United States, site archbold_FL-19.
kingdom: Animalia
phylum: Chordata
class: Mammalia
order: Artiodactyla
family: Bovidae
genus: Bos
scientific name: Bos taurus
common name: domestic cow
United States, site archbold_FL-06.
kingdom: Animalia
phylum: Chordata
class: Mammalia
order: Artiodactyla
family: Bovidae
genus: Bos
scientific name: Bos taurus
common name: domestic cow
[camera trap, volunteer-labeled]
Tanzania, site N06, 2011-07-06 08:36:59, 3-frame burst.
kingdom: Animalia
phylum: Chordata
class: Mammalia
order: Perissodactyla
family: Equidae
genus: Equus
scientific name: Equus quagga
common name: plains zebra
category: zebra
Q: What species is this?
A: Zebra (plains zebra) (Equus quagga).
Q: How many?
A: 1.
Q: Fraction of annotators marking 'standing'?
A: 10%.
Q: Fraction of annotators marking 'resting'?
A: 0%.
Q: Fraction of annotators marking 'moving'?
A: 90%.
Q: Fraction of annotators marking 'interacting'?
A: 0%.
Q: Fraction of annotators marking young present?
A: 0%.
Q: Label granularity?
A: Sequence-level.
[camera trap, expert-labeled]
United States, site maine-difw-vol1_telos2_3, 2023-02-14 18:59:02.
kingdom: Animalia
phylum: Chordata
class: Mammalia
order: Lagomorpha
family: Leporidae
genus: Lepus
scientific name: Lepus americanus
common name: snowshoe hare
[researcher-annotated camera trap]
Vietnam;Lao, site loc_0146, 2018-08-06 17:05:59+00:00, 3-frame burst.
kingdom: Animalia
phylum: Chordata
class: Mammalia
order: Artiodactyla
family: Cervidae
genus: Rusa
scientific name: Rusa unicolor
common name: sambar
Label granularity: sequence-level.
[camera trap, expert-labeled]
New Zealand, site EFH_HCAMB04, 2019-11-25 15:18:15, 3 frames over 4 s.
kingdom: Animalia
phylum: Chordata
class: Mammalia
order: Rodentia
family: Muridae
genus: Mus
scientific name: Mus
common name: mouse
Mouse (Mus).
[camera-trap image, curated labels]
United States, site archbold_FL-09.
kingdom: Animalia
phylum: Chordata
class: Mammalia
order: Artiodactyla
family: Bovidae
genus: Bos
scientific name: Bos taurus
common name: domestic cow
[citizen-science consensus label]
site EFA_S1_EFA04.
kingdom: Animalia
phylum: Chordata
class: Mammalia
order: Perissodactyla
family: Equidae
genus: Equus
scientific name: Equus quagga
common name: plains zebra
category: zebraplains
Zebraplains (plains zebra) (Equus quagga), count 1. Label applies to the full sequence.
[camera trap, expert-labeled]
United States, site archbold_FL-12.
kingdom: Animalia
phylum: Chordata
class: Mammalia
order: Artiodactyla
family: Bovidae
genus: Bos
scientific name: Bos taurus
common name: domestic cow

★ ★ ★ ★ ★

◆ TASK BRIEF
Copy all of the data above, character for character.

◆ TASK ANSWER
United States, site archbold_FL-19.
kingdom: Animalia
phylum: Chordata
class: Mammalia
order: Artiodactyla
family: Bovidae
genus: Bos
scientific name: Bos taurus
common name: domestic cow
United States, site archbold_FL-06.
kingdom: Animalia
phylum: Chordata
class: Mammalia
order: Artiodactyla
family: Bovidae
genus: Bos
scientific name: Bos taurus
common name: domestic cow
[camera trap, volunteer-labeled]
Tanzania, site N06, 2011-07-06 08:36:59, 3-frame burst.
kingdom: Animalia
phylum: Chordata
class: Mammalia
order: Perissodactyla
family: Equidae
genus: Equus
scientific name: Equus quagga
common name: plains zebra
category: zebra
Q: What species is this?
A: Zebra (plains zebra) (Equus quagga).
Q: How many?
A: 1.
Q: Fraction of annotators marking 'standing'?
A: 10%.
Q: Fraction of annotators marking 'resting'?
A: 0%.
Q: Fraction of annotators marking 'moving'?
A: 90%.
Q: Fraction of annotators marking 'interacting'?
A: 0%.
Q: Fraction of annotators marking young present?
A: 0%.
Q: Label granularity?
A: Sequence-level.
[camera trap, expert-labeled]
United States, site maine-difw-vol1_telos2_3, 2023-02-14 18:59:02.
kingdom: Animalia
phylum: Chordata
class: Mammalia
order: Lagomorpha
family: Leporidae
genus: Lepus
scientific name: Lepus americanus
common name: snowshoe hare
[researcher-annotated camera trap]
Vietnam;Lao, site loc_0146, 2018-08-06 17:05:59+00:00, 3-frame burst.
kingdom: Animalia
phylum: Chordata
class: Mammalia
order: Artiodactyla
family: Cervidae
genus: Rusa
scientific name: Rusa unicolor
common name: sambar
Label granularity: sequence-level.
[camera trap, expert-labeled]
New Zealand, site EFH_HCAMB04, 2019-11-25 15:18:15, 3 frames over 4 s.
kingdom: Animalia
phylum: Chordata
class: Mammalia
order: Rodentia
family: Muridae
genus: Mus
scientific name: Mus
common name: mouse
Mouse (Mus).
[camera-trap image, curated labels]
United States, site archbold_FL-09.
kingdom: Animalia
phylum: Chordata
class: Mammalia
order: Artiodactyla
family: Bovidae
genus: Bos
scientific name: Bos taurus
common name: domestic cow
[citizen-science consensus label]
site EFA_S1_EFA04.
kingdom: Animalia
phylum: Chordata
class: Mammalia
order: Perissodactyla
family: Equidae
genus: Equus
scientific name: Equus quagga
common name: plains zebra
category: zebraplains
Zebraplains (plains zebra) (Equus quagga), count 1. Label applies to the full sequence.
[camera trap, expert-labeled]
United States, site archbold_FL-12.
kingdom: Animalia
phylum: Chordata
class: Mammalia
order: Artiodactyla
family: Bovidae
genus: Bos
scientific name: Bos taurus
common name: domestic cow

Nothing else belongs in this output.